**EXERCISE OBJECTIVE:**
Transcribe all the material exactly. Leave every line as it is.
◇ ◇ ◇ ◇
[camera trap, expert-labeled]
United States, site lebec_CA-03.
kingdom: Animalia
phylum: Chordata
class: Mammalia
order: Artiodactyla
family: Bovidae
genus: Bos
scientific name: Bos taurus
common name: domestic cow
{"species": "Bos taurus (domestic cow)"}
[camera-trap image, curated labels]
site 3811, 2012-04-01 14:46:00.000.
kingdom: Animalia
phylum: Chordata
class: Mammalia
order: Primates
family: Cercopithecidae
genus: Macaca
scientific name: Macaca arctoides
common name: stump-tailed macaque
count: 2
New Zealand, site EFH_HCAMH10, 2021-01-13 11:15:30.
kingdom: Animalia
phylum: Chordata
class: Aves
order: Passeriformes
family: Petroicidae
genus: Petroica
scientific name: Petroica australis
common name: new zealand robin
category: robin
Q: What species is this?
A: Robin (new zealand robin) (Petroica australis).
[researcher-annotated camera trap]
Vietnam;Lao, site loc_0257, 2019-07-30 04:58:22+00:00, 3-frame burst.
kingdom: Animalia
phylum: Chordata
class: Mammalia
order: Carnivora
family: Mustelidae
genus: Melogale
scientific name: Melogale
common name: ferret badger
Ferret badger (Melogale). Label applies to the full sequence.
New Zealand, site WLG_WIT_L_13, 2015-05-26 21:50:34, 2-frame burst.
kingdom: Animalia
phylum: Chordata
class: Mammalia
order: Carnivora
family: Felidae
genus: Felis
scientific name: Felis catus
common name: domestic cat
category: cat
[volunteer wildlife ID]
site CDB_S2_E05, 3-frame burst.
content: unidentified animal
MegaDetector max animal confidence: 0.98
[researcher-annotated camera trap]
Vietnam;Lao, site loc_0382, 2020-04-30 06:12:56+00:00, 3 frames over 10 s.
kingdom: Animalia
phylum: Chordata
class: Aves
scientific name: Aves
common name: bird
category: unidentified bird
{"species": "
◇ ◇ ◇ ◇
**ANSWER BELOW:**
[camera trap, expert-labeled]
United States, site lebec_CA-03.
kingdom: Animalia
phylum: Chordata
class: Mammalia
order: Artiodactyla
family: Bovidae
genus: Bos
scientific name: Bos taurus
common name: domestic cow
{"species": "Bos taurus (domestic cow)"}
[camera-trap image, curated labels]
site 3811, 2012-04-01 14:46:00.000.
kingdom: Animalia
phylum: Chordata
class: Mammalia
order: Primates
family: Cercopithecidae
genus: Macaca
scientific name: Macaca arctoides
common name: stump-tailed macaque
count: 2
New Zealand, site EFH_HCAMH10, 2021-01-13 11:15:30.
kingdom: Animalia
phylum: Chordata
class: Aves
order: Passeriformes
family: Petroicidae
genus: Petroica
scientific name: Petroica australis
common name: new zealand robin
category: robin
Q: What species is this?
A: Robin (new zealand robin) (Petroica australis).
[researcher-annotated camera trap]
Vietnam;Lao, site loc_0257, 2019-07-30 04:58:22+00:00, 3-frame burst.
kingdom: Animalia
phylum: Chordata
class: Mammalia
order: Carnivora
family: Mustelidae
genus: Melogale
scientific name: Melogale
common name: ferret badger
Ferret badger (Melogale). Label applies to the full sequence.
New Zealand, site WLG_WIT_L_13, 2015-05-26 21:50:34, 2-frame burst.
kingdom: Animalia
phylum: Chordata
class: Mammalia
order: Carnivora
family: Felidae
genus: Felis
scientific name: Felis catus
common name: domestic cat
category: cat
[volunteer wildlife ID]
site CDB_S2_E05, 3-frame burst.
content: unidentified animal
MegaDetector max animal confidence: 0.98
[researcher-annotated camera trap]
Vietnam;Lao, site loc_0382, 2020-04-30 06:12:56+00:00, 3 frames over 10 s.
kingdom: Animalia
phylum: Chordata
class: Aves
scientific name: Aves
common name: bird
category: unidentified bird
{"species": "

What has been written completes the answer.